TASK PROMPT.
Drop the pictures; give again exactly the lines from the one holding "Looking at what" through the end of the data.

EXTRACTED RECORDS.
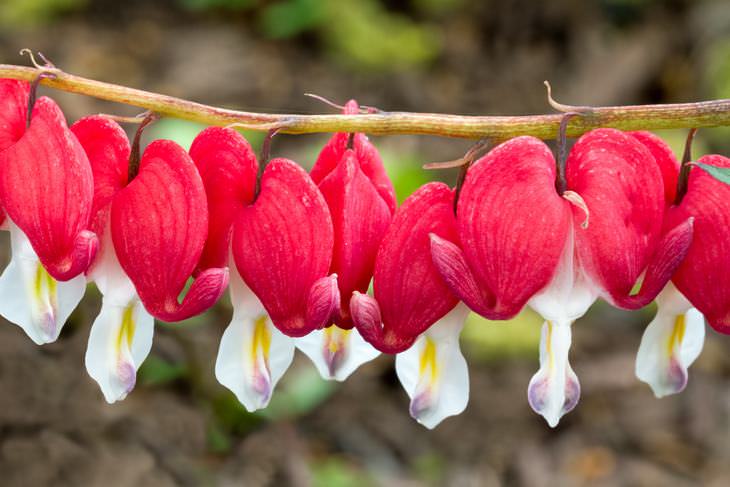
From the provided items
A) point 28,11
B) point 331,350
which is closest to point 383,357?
point 331,350

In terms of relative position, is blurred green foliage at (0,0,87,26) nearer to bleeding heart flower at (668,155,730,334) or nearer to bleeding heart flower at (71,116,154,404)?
bleeding heart flower at (71,116,154,404)

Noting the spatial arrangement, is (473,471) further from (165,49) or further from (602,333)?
(165,49)

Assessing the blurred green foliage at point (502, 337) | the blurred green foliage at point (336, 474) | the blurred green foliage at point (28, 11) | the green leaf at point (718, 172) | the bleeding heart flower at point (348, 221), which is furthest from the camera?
the blurred green foliage at point (28, 11)

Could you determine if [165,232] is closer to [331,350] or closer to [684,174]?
[331,350]

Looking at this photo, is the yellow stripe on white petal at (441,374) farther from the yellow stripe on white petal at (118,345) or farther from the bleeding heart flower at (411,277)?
the yellow stripe on white petal at (118,345)

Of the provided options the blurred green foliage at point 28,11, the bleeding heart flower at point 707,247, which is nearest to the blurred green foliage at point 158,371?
the bleeding heart flower at point 707,247

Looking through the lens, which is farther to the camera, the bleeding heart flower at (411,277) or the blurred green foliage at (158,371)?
the blurred green foliage at (158,371)
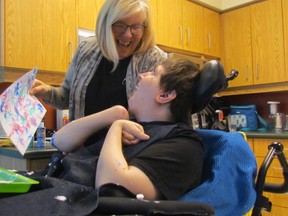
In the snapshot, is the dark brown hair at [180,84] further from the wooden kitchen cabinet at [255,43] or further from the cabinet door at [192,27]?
the wooden kitchen cabinet at [255,43]

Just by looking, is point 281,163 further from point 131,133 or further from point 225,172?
point 131,133

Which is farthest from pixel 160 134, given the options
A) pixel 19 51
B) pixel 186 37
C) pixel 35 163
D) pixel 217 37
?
pixel 217 37

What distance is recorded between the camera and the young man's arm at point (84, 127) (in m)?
1.00

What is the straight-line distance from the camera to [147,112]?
1.04 meters

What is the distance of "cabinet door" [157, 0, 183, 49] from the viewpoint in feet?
9.77

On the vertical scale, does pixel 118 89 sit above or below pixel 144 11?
below

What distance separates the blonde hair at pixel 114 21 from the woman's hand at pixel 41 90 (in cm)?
27

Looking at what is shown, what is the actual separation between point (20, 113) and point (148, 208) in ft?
1.47

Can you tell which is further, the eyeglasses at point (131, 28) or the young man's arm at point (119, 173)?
the eyeglasses at point (131, 28)

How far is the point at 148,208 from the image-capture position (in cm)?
58

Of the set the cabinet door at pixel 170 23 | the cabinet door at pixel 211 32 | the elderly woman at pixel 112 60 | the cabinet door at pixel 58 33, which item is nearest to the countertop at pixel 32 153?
the elderly woman at pixel 112 60

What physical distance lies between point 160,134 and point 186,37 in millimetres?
2508

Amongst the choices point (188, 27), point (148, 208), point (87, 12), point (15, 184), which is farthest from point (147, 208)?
point (188, 27)

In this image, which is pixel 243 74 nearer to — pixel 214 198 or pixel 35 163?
pixel 35 163
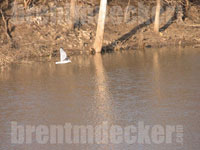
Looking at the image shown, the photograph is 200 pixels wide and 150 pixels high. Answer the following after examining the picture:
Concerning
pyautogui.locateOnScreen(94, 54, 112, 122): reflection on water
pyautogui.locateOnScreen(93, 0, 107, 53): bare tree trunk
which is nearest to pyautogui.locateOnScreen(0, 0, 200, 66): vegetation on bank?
pyautogui.locateOnScreen(93, 0, 107, 53): bare tree trunk

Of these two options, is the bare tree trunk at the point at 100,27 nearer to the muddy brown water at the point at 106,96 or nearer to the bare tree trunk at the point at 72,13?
the muddy brown water at the point at 106,96

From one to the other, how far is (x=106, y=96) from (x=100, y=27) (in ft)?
31.3

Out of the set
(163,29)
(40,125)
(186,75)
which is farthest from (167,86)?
(163,29)

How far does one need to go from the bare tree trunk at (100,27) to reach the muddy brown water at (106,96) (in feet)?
7.14

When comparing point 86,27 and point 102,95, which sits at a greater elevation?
point 86,27

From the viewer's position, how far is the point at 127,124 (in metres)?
10.7

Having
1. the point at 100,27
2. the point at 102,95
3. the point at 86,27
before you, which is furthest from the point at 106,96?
the point at 86,27

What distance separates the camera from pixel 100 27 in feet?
74.5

FINAL RESULT.
Looking at what is shown, what is the actual separation between point (20, 113) and point (148, 208) in ft?
1.47

Can you tell which is further, the eyeglasses at point (131, 28) or the young man's arm at point (119, 173)?
the eyeglasses at point (131, 28)

How far is the point at 148,208 from the image-capture position (in cm)?
58

Of the set the cabinet door at pixel 170 23 | the cabinet door at pixel 211 32 | the elderly woman at pixel 112 60 | the cabinet door at pixel 58 33, which item is nearest to the countertop at pixel 32 153?
the elderly woman at pixel 112 60

What physical distance lies between point 160,134 and point 186,37 in millimetres?
2508

Amongst the choices point (188, 27), point (148, 208), point (87, 12), point (15, 184), which is farthest from point (147, 208)?
point (188, 27)

In this image, which is pixel 243 74 nearer to — pixel 214 198 or pixel 35 163?
pixel 35 163
Looking at the image shown, the photograph is 200 pixels wide and 150 pixels high. Answer the following after examining the picture:
Concerning
pyautogui.locateOnScreen(94, 54, 112, 122): reflection on water
pyautogui.locateOnScreen(93, 0, 107, 53): bare tree trunk
which is nearest to pyautogui.locateOnScreen(0, 0, 200, 66): vegetation on bank?
pyautogui.locateOnScreen(93, 0, 107, 53): bare tree trunk

Of these two options, is the bare tree trunk at the point at 100,27 nearer to the muddy brown water at the point at 106,96 or nearer to the bare tree trunk at the point at 72,13?
the muddy brown water at the point at 106,96

From one to the other, how far is (x=106, y=96) from (x=100, y=27) (in ft)?
31.3

Out of the set
(163,29)
(40,125)
(186,75)
which is farthest from (167,86)?
(163,29)

How far does one need to go from the bare tree trunk at (100,27) to reach the muddy brown water at (106,96) (in feet)?
7.14

When comparing point 86,27 and point 102,95, which sits at a greater elevation?
point 86,27

From the viewer's position, how far is the point at 127,124 (in metres)?
10.7

Having
1. the point at 100,27
2. the point at 102,95
3. the point at 86,27
before you, which is furthest from the point at 106,96?
the point at 86,27

What distance separates the camera from pixel 100 27 in feet?
74.5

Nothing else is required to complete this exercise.